LULA

Contra o autoritarismo judicial e da Lava Jato: defendemos a liberdade de Lula

Sérgio Moro será o ministro da Justiça de Bolsonaro, recompensado após atuar na manipulação das eleições pelo poder judiciário, prendendo e perseguindo Lula, que era o favorito nas pesquisas de intenção de voto. O autoritarismo judiciário vem sendo um pilar do golpe institucional, para pavimentar os ataques a direitos trabalhistas e sociais como a Reforma da Previdência.

quinta-feira 8 de novembro| Edição do dia

É preciso combater o autoritarismo judicial, que manipulou essas eleições impedindo o povo de votar em quisesse e favorecendo Bolsonaro. Com a desculpa do "combate à corrupção", o objetivo do judiciário é dar continuidade ao golpe institucional que se iniciou em 2016, substituir um esquema de corrupção por outro, aumentando a entrada do capital imperialista sobre estruturas estratégicas da economia nacional (infra-estrutura e o petróleo, por exemplo) e alterar o regime político para torná-lo mais antidemocrático e controlado pelo judiciário e tutelado pelas Forças Armadas, que atuam cada vez mais na política do país.

Além da prisão arbitrária de Lula, Sérgio Moro retirou o sigilo da delação de Palocci contra o PT faltando 6 dias para a votação do 1º turno, em campanha aberta para Bolsonaro.
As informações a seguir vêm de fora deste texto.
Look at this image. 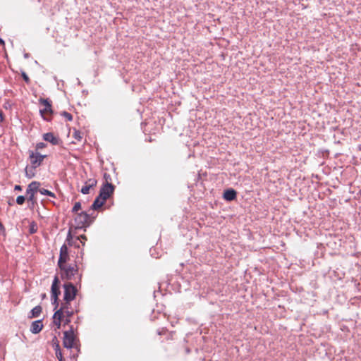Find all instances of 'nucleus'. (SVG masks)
Masks as SVG:
<instances>
[{
	"instance_id": "f257e3e1",
	"label": "nucleus",
	"mask_w": 361,
	"mask_h": 361,
	"mask_svg": "<svg viewBox=\"0 0 361 361\" xmlns=\"http://www.w3.org/2000/svg\"><path fill=\"white\" fill-rule=\"evenodd\" d=\"M71 301H64L59 310H56L53 316V323L57 329L61 328V322L65 324L71 322V318L74 314L73 310L71 306Z\"/></svg>"
},
{
	"instance_id": "f03ea898",
	"label": "nucleus",
	"mask_w": 361,
	"mask_h": 361,
	"mask_svg": "<svg viewBox=\"0 0 361 361\" xmlns=\"http://www.w3.org/2000/svg\"><path fill=\"white\" fill-rule=\"evenodd\" d=\"M114 191V185L106 181V183L101 188L99 194L94 200L91 208L92 209H98L102 207L106 200L113 195Z\"/></svg>"
},
{
	"instance_id": "7ed1b4c3",
	"label": "nucleus",
	"mask_w": 361,
	"mask_h": 361,
	"mask_svg": "<svg viewBox=\"0 0 361 361\" xmlns=\"http://www.w3.org/2000/svg\"><path fill=\"white\" fill-rule=\"evenodd\" d=\"M59 268L62 271L61 276L63 279L73 280L76 276H78V280L80 281L82 274H79L78 267L76 264H64L59 267Z\"/></svg>"
},
{
	"instance_id": "20e7f679",
	"label": "nucleus",
	"mask_w": 361,
	"mask_h": 361,
	"mask_svg": "<svg viewBox=\"0 0 361 361\" xmlns=\"http://www.w3.org/2000/svg\"><path fill=\"white\" fill-rule=\"evenodd\" d=\"M39 102L44 106L39 110L42 117L44 120L49 121L53 114L51 101L49 99L39 98Z\"/></svg>"
},
{
	"instance_id": "39448f33",
	"label": "nucleus",
	"mask_w": 361,
	"mask_h": 361,
	"mask_svg": "<svg viewBox=\"0 0 361 361\" xmlns=\"http://www.w3.org/2000/svg\"><path fill=\"white\" fill-rule=\"evenodd\" d=\"M63 345L68 349L77 347L76 337L72 328L63 333Z\"/></svg>"
},
{
	"instance_id": "423d86ee",
	"label": "nucleus",
	"mask_w": 361,
	"mask_h": 361,
	"mask_svg": "<svg viewBox=\"0 0 361 361\" xmlns=\"http://www.w3.org/2000/svg\"><path fill=\"white\" fill-rule=\"evenodd\" d=\"M75 228H82L90 224V216L86 212L77 213L74 217Z\"/></svg>"
},
{
	"instance_id": "0eeeda50",
	"label": "nucleus",
	"mask_w": 361,
	"mask_h": 361,
	"mask_svg": "<svg viewBox=\"0 0 361 361\" xmlns=\"http://www.w3.org/2000/svg\"><path fill=\"white\" fill-rule=\"evenodd\" d=\"M64 288V301H72L75 299L77 294L76 287L71 283H67L63 285Z\"/></svg>"
},
{
	"instance_id": "6e6552de",
	"label": "nucleus",
	"mask_w": 361,
	"mask_h": 361,
	"mask_svg": "<svg viewBox=\"0 0 361 361\" xmlns=\"http://www.w3.org/2000/svg\"><path fill=\"white\" fill-rule=\"evenodd\" d=\"M59 279L58 276H55L51 287V298L53 301V304L58 305L59 295L61 293L59 288Z\"/></svg>"
},
{
	"instance_id": "1a4fd4ad",
	"label": "nucleus",
	"mask_w": 361,
	"mask_h": 361,
	"mask_svg": "<svg viewBox=\"0 0 361 361\" xmlns=\"http://www.w3.org/2000/svg\"><path fill=\"white\" fill-rule=\"evenodd\" d=\"M46 157H47L46 155H41L37 152H34V151L29 152L30 161L31 166L34 169L39 167L42 164L44 159Z\"/></svg>"
},
{
	"instance_id": "9d476101",
	"label": "nucleus",
	"mask_w": 361,
	"mask_h": 361,
	"mask_svg": "<svg viewBox=\"0 0 361 361\" xmlns=\"http://www.w3.org/2000/svg\"><path fill=\"white\" fill-rule=\"evenodd\" d=\"M69 255L68 252V247L66 245H63L60 249V255L58 261V266L61 267L66 264V262L69 260Z\"/></svg>"
},
{
	"instance_id": "9b49d317",
	"label": "nucleus",
	"mask_w": 361,
	"mask_h": 361,
	"mask_svg": "<svg viewBox=\"0 0 361 361\" xmlns=\"http://www.w3.org/2000/svg\"><path fill=\"white\" fill-rule=\"evenodd\" d=\"M97 180L94 178H90L87 182H85V185L81 188V192L82 194H89L90 190L97 185Z\"/></svg>"
},
{
	"instance_id": "f8f14e48",
	"label": "nucleus",
	"mask_w": 361,
	"mask_h": 361,
	"mask_svg": "<svg viewBox=\"0 0 361 361\" xmlns=\"http://www.w3.org/2000/svg\"><path fill=\"white\" fill-rule=\"evenodd\" d=\"M43 329V324L42 320H37L32 323L30 326V331L32 334H38L39 333L42 329Z\"/></svg>"
},
{
	"instance_id": "ddd939ff",
	"label": "nucleus",
	"mask_w": 361,
	"mask_h": 361,
	"mask_svg": "<svg viewBox=\"0 0 361 361\" xmlns=\"http://www.w3.org/2000/svg\"><path fill=\"white\" fill-rule=\"evenodd\" d=\"M43 138L45 141L49 142L52 145H58L59 144V138L56 137L52 133H47L44 134Z\"/></svg>"
},
{
	"instance_id": "4468645a",
	"label": "nucleus",
	"mask_w": 361,
	"mask_h": 361,
	"mask_svg": "<svg viewBox=\"0 0 361 361\" xmlns=\"http://www.w3.org/2000/svg\"><path fill=\"white\" fill-rule=\"evenodd\" d=\"M223 197L226 200L232 201L236 198V192L233 189L226 190Z\"/></svg>"
},
{
	"instance_id": "2eb2a0df",
	"label": "nucleus",
	"mask_w": 361,
	"mask_h": 361,
	"mask_svg": "<svg viewBox=\"0 0 361 361\" xmlns=\"http://www.w3.org/2000/svg\"><path fill=\"white\" fill-rule=\"evenodd\" d=\"M66 241L68 243V245L70 246H75V247H80V241H76V238H73V237L71 235V231L68 232Z\"/></svg>"
},
{
	"instance_id": "dca6fc26",
	"label": "nucleus",
	"mask_w": 361,
	"mask_h": 361,
	"mask_svg": "<svg viewBox=\"0 0 361 361\" xmlns=\"http://www.w3.org/2000/svg\"><path fill=\"white\" fill-rule=\"evenodd\" d=\"M39 186H40V183H39L37 181H32V183H30L28 185L27 190H29V191L33 192H37V191H39V190H40L39 188Z\"/></svg>"
},
{
	"instance_id": "f3484780",
	"label": "nucleus",
	"mask_w": 361,
	"mask_h": 361,
	"mask_svg": "<svg viewBox=\"0 0 361 361\" xmlns=\"http://www.w3.org/2000/svg\"><path fill=\"white\" fill-rule=\"evenodd\" d=\"M42 307L39 305H37L31 311H30V315H29V318H35L38 317L41 312H42Z\"/></svg>"
},
{
	"instance_id": "a211bd4d",
	"label": "nucleus",
	"mask_w": 361,
	"mask_h": 361,
	"mask_svg": "<svg viewBox=\"0 0 361 361\" xmlns=\"http://www.w3.org/2000/svg\"><path fill=\"white\" fill-rule=\"evenodd\" d=\"M36 192H30L26 190L27 199L28 202H31L32 204L37 203V200L35 198Z\"/></svg>"
},
{
	"instance_id": "6ab92c4d",
	"label": "nucleus",
	"mask_w": 361,
	"mask_h": 361,
	"mask_svg": "<svg viewBox=\"0 0 361 361\" xmlns=\"http://www.w3.org/2000/svg\"><path fill=\"white\" fill-rule=\"evenodd\" d=\"M35 169H34L32 166H31V167H27V166L25 168V175H26V176L28 178H32V177H34L35 175Z\"/></svg>"
},
{
	"instance_id": "aec40b11",
	"label": "nucleus",
	"mask_w": 361,
	"mask_h": 361,
	"mask_svg": "<svg viewBox=\"0 0 361 361\" xmlns=\"http://www.w3.org/2000/svg\"><path fill=\"white\" fill-rule=\"evenodd\" d=\"M39 192L42 195H48V196H50L51 197H55V194L54 192L47 190V189L41 188L40 190H39Z\"/></svg>"
},
{
	"instance_id": "412c9836",
	"label": "nucleus",
	"mask_w": 361,
	"mask_h": 361,
	"mask_svg": "<svg viewBox=\"0 0 361 361\" xmlns=\"http://www.w3.org/2000/svg\"><path fill=\"white\" fill-rule=\"evenodd\" d=\"M73 137L78 141H80L82 138V134L79 130H74Z\"/></svg>"
},
{
	"instance_id": "4be33fe9",
	"label": "nucleus",
	"mask_w": 361,
	"mask_h": 361,
	"mask_svg": "<svg viewBox=\"0 0 361 361\" xmlns=\"http://www.w3.org/2000/svg\"><path fill=\"white\" fill-rule=\"evenodd\" d=\"M61 115L68 121H71L73 120V116L67 111H62Z\"/></svg>"
},
{
	"instance_id": "5701e85b",
	"label": "nucleus",
	"mask_w": 361,
	"mask_h": 361,
	"mask_svg": "<svg viewBox=\"0 0 361 361\" xmlns=\"http://www.w3.org/2000/svg\"><path fill=\"white\" fill-rule=\"evenodd\" d=\"M86 240L87 237L85 235H80V236L76 237V241H80L82 246L85 245Z\"/></svg>"
},
{
	"instance_id": "b1692460",
	"label": "nucleus",
	"mask_w": 361,
	"mask_h": 361,
	"mask_svg": "<svg viewBox=\"0 0 361 361\" xmlns=\"http://www.w3.org/2000/svg\"><path fill=\"white\" fill-rule=\"evenodd\" d=\"M25 198L23 195H20L16 198V203L19 205H22L25 202Z\"/></svg>"
},
{
	"instance_id": "393cba45",
	"label": "nucleus",
	"mask_w": 361,
	"mask_h": 361,
	"mask_svg": "<svg viewBox=\"0 0 361 361\" xmlns=\"http://www.w3.org/2000/svg\"><path fill=\"white\" fill-rule=\"evenodd\" d=\"M81 209V204L80 202H75L73 207V212H78Z\"/></svg>"
},
{
	"instance_id": "a878e982",
	"label": "nucleus",
	"mask_w": 361,
	"mask_h": 361,
	"mask_svg": "<svg viewBox=\"0 0 361 361\" xmlns=\"http://www.w3.org/2000/svg\"><path fill=\"white\" fill-rule=\"evenodd\" d=\"M37 225L35 223L31 224L30 227V233H35L37 232Z\"/></svg>"
},
{
	"instance_id": "bb28decb",
	"label": "nucleus",
	"mask_w": 361,
	"mask_h": 361,
	"mask_svg": "<svg viewBox=\"0 0 361 361\" xmlns=\"http://www.w3.org/2000/svg\"><path fill=\"white\" fill-rule=\"evenodd\" d=\"M22 77L27 84H30V80L28 75L25 72L22 73Z\"/></svg>"
},
{
	"instance_id": "cd10ccee",
	"label": "nucleus",
	"mask_w": 361,
	"mask_h": 361,
	"mask_svg": "<svg viewBox=\"0 0 361 361\" xmlns=\"http://www.w3.org/2000/svg\"><path fill=\"white\" fill-rule=\"evenodd\" d=\"M55 353H56V357L58 358V360L59 361H65V359L63 358V357L62 355L61 351H59V352L57 351Z\"/></svg>"
},
{
	"instance_id": "c85d7f7f",
	"label": "nucleus",
	"mask_w": 361,
	"mask_h": 361,
	"mask_svg": "<svg viewBox=\"0 0 361 361\" xmlns=\"http://www.w3.org/2000/svg\"><path fill=\"white\" fill-rule=\"evenodd\" d=\"M46 147V144H44V142H39L36 145V149H42V148H44Z\"/></svg>"
},
{
	"instance_id": "c756f323",
	"label": "nucleus",
	"mask_w": 361,
	"mask_h": 361,
	"mask_svg": "<svg viewBox=\"0 0 361 361\" xmlns=\"http://www.w3.org/2000/svg\"><path fill=\"white\" fill-rule=\"evenodd\" d=\"M4 121V114L2 111L0 110V123Z\"/></svg>"
},
{
	"instance_id": "7c9ffc66",
	"label": "nucleus",
	"mask_w": 361,
	"mask_h": 361,
	"mask_svg": "<svg viewBox=\"0 0 361 361\" xmlns=\"http://www.w3.org/2000/svg\"><path fill=\"white\" fill-rule=\"evenodd\" d=\"M57 351L58 352L61 351L60 346H59V343H56V347H55V353Z\"/></svg>"
},
{
	"instance_id": "2f4dec72",
	"label": "nucleus",
	"mask_w": 361,
	"mask_h": 361,
	"mask_svg": "<svg viewBox=\"0 0 361 361\" xmlns=\"http://www.w3.org/2000/svg\"><path fill=\"white\" fill-rule=\"evenodd\" d=\"M15 190L20 191L22 190V187L20 185H16L15 186Z\"/></svg>"
},
{
	"instance_id": "473e14b6",
	"label": "nucleus",
	"mask_w": 361,
	"mask_h": 361,
	"mask_svg": "<svg viewBox=\"0 0 361 361\" xmlns=\"http://www.w3.org/2000/svg\"><path fill=\"white\" fill-rule=\"evenodd\" d=\"M4 41L1 38H0V45H4Z\"/></svg>"
},
{
	"instance_id": "72a5a7b5",
	"label": "nucleus",
	"mask_w": 361,
	"mask_h": 361,
	"mask_svg": "<svg viewBox=\"0 0 361 361\" xmlns=\"http://www.w3.org/2000/svg\"><path fill=\"white\" fill-rule=\"evenodd\" d=\"M4 230V226L3 224L0 222V231Z\"/></svg>"
}]
</instances>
Sua esposa declarou voto em Bolsonaro e depois do resultado comemorou a vitória da violenta extrema direita bolsonarista.

Além da atuação da Operação Lava Jato e de Moro, o TSE vetou sua candidatura; o STF retirou o direito de voto de 3,4 milhões, a maioria no nordeste, com a desculpa do cadastro biométrico; Lula foi proibido até de dar entrevistas, e mesmo de votar no dia do pleito; e nada foi feito contra a onda de Fake News que beneficiou Bolsonaro, muito menos contra o uso de Caixa 2 milionário, que o próprio capitão admitiu.

Moro, que sempre atuou politicamente - grampeando ilegalmente chamadas entre Dilma e Lula e vazando os áudios para facilitar o impeachment, quebrando sigilo de delações, usando os métodos autoritários de condução coercitiva para desmoralizar adversários - , agora foi recompensado pelos serviços prestados e fará parte do governo Bolsonaro, que já se articula para ter conhecidos corruptos na sua base aliada e entre os ministros, além das boas relações com Michel Temer (MDB).

Moro já disse que "tem grande admiração" por Onyx Lorenzoni, que por sua vez admitiu recebimento de caixa 2 da JBS. O juiz, que em 2017 havia afirmado que "caixa 2 é pior que corrupção", agora diz que não há problema porque Onyx "admitiu o erro, pediu desculpas".

É óbvio que a prisão de Lula por Moro foi absolutamente arbitrária, sem qualquer fundamento jurídico e muitos fundamentos políticos: cacifar-se para o STF em 2020 e para candidatar-se à presidência em 2022, abrindo caminho para o capital norte-americano no Brasil.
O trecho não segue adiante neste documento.